= Directive =
Please format the lines below as a JSON list of strings, with one string per line and any blank lines skipped.

= Entries shown =
>> BEGIN

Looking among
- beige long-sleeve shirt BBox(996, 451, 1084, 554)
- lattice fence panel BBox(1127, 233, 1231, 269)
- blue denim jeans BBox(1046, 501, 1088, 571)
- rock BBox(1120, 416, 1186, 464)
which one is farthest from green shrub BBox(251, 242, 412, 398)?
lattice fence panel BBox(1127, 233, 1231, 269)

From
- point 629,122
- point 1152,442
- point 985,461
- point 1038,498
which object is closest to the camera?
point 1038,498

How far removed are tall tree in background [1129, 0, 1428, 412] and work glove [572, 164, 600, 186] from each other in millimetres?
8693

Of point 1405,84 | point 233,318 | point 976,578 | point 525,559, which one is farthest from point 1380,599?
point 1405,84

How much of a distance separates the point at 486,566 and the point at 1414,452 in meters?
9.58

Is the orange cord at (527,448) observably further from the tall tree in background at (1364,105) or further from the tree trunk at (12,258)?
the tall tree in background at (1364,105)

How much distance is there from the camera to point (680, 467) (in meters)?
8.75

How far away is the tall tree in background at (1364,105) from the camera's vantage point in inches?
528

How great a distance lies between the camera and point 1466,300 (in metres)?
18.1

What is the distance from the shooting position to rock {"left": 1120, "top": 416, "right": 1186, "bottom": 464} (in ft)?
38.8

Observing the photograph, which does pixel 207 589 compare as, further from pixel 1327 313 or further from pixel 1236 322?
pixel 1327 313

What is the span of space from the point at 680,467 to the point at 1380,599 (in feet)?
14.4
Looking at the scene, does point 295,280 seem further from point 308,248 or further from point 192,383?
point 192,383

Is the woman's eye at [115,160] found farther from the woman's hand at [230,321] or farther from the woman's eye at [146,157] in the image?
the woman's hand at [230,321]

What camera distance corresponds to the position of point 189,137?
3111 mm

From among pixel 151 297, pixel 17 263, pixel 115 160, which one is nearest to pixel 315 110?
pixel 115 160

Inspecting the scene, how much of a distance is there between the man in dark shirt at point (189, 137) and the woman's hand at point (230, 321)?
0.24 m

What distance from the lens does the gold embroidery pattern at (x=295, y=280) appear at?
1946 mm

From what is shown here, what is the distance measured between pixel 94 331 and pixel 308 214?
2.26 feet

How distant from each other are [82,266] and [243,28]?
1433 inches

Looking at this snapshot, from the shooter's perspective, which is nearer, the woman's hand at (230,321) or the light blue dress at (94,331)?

>> END

= Solution =
[
  "Looking among",
  "- beige long-sleeve shirt BBox(996, 451, 1084, 554)",
  "- lattice fence panel BBox(1127, 233, 1231, 269)",
  "- blue denim jeans BBox(1046, 501, 1088, 571)",
  "- rock BBox(1120, 416, 1186, 464)",
  "which one is farthest from green shrub BBox(251, 242, 412, 398)?",
  "lattice fence panel BBox(1127, 233, 1231, 269)",
  "From",
  "- point 629,122",
  "- point 1152,442",
  "- point 985,461",
  "- point 1038,498",
  "which object is closest to the camera?",
  "point 1038,498",
  "How far removed are tall tree in background [1129, 0, 1428, 412] and work glove [572, 164, 600, 186] from each other in millimetres?",
  "8693",
  "Of point 1405,84 | point 233,318 | point 976,578 | point 525,559, which one is farthest from point 1380,599?",
  "point 1405,84",
  "How much of a distance separates the point at 486,566 and the point at 1414,452 in meters?",
  "9.58",
  "Is the orange cord at (527,448) observably further from the tall tree in background at (1364,105) or further from the tree trunk at (12,258)?",
  "the tall tree in background at (1364,105)",
  "How much distance is there from the camera to point (680, 467) (in meters)?",
  "8.75",
  "How far away is the tall tree in background at (1364,105) from the camera's vantage point in inches?",
  "528",
  "How great a distance lies between the camera and point 1466,300 (in metres)?",
  "18.1",
  "What is the distance from the shooting position to rock {\"left\": 1120, \"top\": 416, \"right\": 1186, \"bottom\": 464} (in ft)?",
  "38.8",
  "Observing the photograph, which does pixel 207 589 compare as, further from pixel 1327 313 or further from pixel 1236 322?",
  "pixel 1327 313",
  "What is the span of space from the point at 680,467 to the point at 1380,599 (in feet)?",
  "14.4",
  "Looking at the scene, does point 295,280 seem further from point 308,248 or further from point 192,383?",
  "point 192,383",
  "Is the woman's eye at [115,160] found farther from the woman's hand at [230,321] or farther from the woman's eye at [146,157] in the image?",
  "the woman's hand at [230,321]",
  "What camera distance corresponds to the position of point 189,137?",
  "3111 mm",
  "From among pixel 151 297, pixel 17 263, pixel 115 160, which one is nearest to pixel 315 110?",
  "pixel 115 160",
  "Inspecting the scene, how much of a distance is there between the man in dark shirt at point (189, 137) and the woman's hand at point (230, 321)?",
  "0.24 m",
  "What distance from the lens does the gold embroidery pattern at (x=295, y=280) appear at?",
  "1946 mm",
  "From what is shown here, what is the distance measured between pixel 94 331 and pixel 308 214?",
  "2.26 feet",
  "How distant from each other are [82,266] and [243,28]?",
  "1433 inches",
  "Looking at this snapshot, from the shooter's perspective, which is nearer, the woman's hand at (230,321) or the light blue dress at (94,331)?"
]